Another Rainy Sunrise

The juxtaposition of rain with the hope of a crimson dawn brings me to the writing loft, where  my window bears an eastward view.  The pattering of raindrops on the steel roof comforts me.  My neighbor’s car engine hums into life.  Beneath me, an alarm begs to be silenced.  I rest my mug on a shelf in easy reach and flex my hands above the keyboard.

I worked until ten last night.  On deck, a brief asserting the right of a man neither biologically nor legally determined to be a child’s father to support her grandparents’ request for guardianship.  We mothers have an easy time of claiming the right to determine our children’s path.   No one can deny the easing of that small body from our own, the detachment of his first best source of nourishment as we greedily cradle him to the second.

But men don’t have that unwavering immutable proof.  The law and society force them to tortured machinations when they desire to bear the name of “father” even as society protests any who shirk the role.  Though we take them to task as a gender for their brothers’ failures, nonetheless, we set a rash of barriers over which they must hoist themselves for the privilege.

Thus has this case become contorted.  A man just wanting to let his deceased partner’s mother and stepfather continue rearing their daughter might have his voice silenced.  He might not be heard because he did his best to parent without benefit of lab findings or judicial fiat.  The irony sickens me.

So I spent half of Friday and far into the evening learning relevant law in this, my adopted jurisdiction. I don’t have a license to speak on his behalf but I’ve contracted with one who does.  She represents the grandparents.  The court has shown a disinclination to accept the father’s nomination of the loving couple to stand in loco parentis.  Failing his testimony, the pair stands on equal footing with competing petitioners from a less desirable branch of the family, folks who have been known to express chagrin at the girl’s bi-racial heritage.

My outrage at this potential emerges as the deepest and most defensible form of complaint.  Does this judge not understand the plight of the fatherless children of the world?  Can she not see the genuineness of this man’s offering?  Does she not realize that he accepted his obligations from the outset, as well as he could, within the context of his own limitations?  He comes to visit.  He buys gifts, and food, and clothing, as often as his earning power allows. He reads with her.  He does homework.  Her mother brought the child to visit him in prison, and took him into their home upon his release.  He never needed to see the paper with the cold stamp of 99.9% or hear the court’s pronouncement.  She calls him “Daddy”.  He holds her hand.  He comforts her.  He calls her “daughter”.

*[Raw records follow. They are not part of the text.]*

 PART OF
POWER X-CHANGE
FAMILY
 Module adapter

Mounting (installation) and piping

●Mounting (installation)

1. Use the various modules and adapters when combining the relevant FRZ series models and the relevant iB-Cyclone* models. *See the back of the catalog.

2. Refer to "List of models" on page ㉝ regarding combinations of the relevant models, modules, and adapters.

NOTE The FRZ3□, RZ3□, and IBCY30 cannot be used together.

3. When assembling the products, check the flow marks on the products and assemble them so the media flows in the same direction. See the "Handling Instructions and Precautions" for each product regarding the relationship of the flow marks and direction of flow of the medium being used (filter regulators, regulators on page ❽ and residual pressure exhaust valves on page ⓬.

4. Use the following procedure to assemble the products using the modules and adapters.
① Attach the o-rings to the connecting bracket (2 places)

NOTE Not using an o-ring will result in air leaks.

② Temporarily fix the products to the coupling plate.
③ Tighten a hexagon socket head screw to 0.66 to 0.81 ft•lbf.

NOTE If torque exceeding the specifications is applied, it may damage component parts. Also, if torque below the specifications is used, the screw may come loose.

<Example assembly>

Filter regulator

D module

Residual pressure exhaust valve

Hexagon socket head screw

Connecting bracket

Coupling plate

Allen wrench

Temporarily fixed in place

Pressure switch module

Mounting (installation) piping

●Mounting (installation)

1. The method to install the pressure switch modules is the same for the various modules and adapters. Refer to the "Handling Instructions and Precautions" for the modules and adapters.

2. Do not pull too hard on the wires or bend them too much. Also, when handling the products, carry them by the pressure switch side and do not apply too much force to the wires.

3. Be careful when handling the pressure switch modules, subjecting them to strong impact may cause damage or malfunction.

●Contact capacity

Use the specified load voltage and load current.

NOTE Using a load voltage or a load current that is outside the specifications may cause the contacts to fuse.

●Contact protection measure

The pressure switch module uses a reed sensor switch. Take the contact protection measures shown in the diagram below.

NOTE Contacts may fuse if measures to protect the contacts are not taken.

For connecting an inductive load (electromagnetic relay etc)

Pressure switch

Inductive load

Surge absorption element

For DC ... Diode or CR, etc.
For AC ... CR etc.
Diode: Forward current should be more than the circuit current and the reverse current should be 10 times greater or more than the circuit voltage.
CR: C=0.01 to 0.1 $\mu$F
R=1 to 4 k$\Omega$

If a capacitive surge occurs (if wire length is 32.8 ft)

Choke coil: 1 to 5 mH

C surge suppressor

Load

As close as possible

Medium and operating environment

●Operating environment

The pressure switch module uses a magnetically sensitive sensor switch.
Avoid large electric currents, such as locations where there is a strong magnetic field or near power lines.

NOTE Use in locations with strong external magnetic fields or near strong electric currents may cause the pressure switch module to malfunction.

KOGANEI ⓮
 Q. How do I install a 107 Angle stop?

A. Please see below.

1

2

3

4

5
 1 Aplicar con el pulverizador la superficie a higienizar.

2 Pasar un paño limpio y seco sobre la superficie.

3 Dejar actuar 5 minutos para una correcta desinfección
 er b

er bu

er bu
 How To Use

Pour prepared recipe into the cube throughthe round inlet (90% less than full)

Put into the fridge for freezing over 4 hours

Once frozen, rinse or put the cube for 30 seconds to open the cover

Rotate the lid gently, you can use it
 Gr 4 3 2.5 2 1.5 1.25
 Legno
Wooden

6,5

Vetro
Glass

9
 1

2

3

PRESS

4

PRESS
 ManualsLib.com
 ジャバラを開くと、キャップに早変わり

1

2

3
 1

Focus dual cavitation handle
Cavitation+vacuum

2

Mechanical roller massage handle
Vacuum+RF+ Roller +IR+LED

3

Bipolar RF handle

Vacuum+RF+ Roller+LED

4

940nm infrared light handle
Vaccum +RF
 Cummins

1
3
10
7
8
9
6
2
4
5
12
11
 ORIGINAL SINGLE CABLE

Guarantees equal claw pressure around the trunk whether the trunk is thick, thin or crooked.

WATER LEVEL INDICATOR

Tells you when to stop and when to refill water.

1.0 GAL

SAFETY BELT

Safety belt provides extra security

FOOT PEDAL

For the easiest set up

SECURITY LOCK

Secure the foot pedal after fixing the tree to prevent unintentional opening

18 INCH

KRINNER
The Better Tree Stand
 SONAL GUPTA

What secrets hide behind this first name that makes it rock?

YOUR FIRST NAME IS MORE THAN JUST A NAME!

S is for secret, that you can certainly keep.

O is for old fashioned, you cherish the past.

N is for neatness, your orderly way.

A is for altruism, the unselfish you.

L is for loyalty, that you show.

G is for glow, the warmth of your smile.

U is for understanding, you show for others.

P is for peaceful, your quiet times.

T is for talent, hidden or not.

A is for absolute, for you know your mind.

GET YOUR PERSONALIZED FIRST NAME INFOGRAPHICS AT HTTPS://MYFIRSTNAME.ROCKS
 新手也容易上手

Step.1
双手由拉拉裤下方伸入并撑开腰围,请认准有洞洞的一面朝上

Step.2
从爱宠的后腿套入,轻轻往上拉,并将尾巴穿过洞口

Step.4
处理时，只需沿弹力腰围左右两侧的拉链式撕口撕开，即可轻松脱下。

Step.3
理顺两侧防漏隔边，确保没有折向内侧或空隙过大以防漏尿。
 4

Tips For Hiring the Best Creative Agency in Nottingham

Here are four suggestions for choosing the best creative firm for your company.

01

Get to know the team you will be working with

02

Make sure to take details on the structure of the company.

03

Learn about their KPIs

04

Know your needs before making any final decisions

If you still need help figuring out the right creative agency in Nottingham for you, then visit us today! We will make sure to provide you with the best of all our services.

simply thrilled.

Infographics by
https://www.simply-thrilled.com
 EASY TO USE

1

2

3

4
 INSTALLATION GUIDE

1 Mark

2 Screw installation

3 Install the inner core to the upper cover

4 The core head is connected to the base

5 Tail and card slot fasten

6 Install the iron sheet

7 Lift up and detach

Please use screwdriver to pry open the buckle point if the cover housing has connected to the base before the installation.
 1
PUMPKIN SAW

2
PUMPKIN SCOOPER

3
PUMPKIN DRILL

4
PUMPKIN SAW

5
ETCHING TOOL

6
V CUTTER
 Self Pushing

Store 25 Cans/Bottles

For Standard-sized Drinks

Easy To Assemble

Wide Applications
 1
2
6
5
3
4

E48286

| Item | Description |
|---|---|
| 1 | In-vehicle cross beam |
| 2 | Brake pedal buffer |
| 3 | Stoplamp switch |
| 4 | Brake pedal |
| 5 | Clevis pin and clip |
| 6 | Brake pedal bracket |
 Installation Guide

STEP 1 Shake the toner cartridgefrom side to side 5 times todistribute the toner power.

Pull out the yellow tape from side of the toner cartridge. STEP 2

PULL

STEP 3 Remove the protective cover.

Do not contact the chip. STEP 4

No one speaks for the child, who did not get an attorney appointed for reasons which I cannot comprehend.  The father cannot afford an attorney to brief these late-raised issues.  The task of cobbling together seemingly inapposite cases with helpful languages falls to us mid-trial.  I woke at 5:30 this morning.  I’ve had breakfast.  I’ve energized myself by watching Stephen Colbert interview Michelle Obama.  I’m on my third cup of coffee.  It’s another rainy Saturday so no lovely weather tempts me away.  I take up the batch of printed case law.  A just result lies at the end of yet another tortured road.  And so  I begin.

It’s the first day of the sixtieth month of My Year Without Complaining.  Life continues.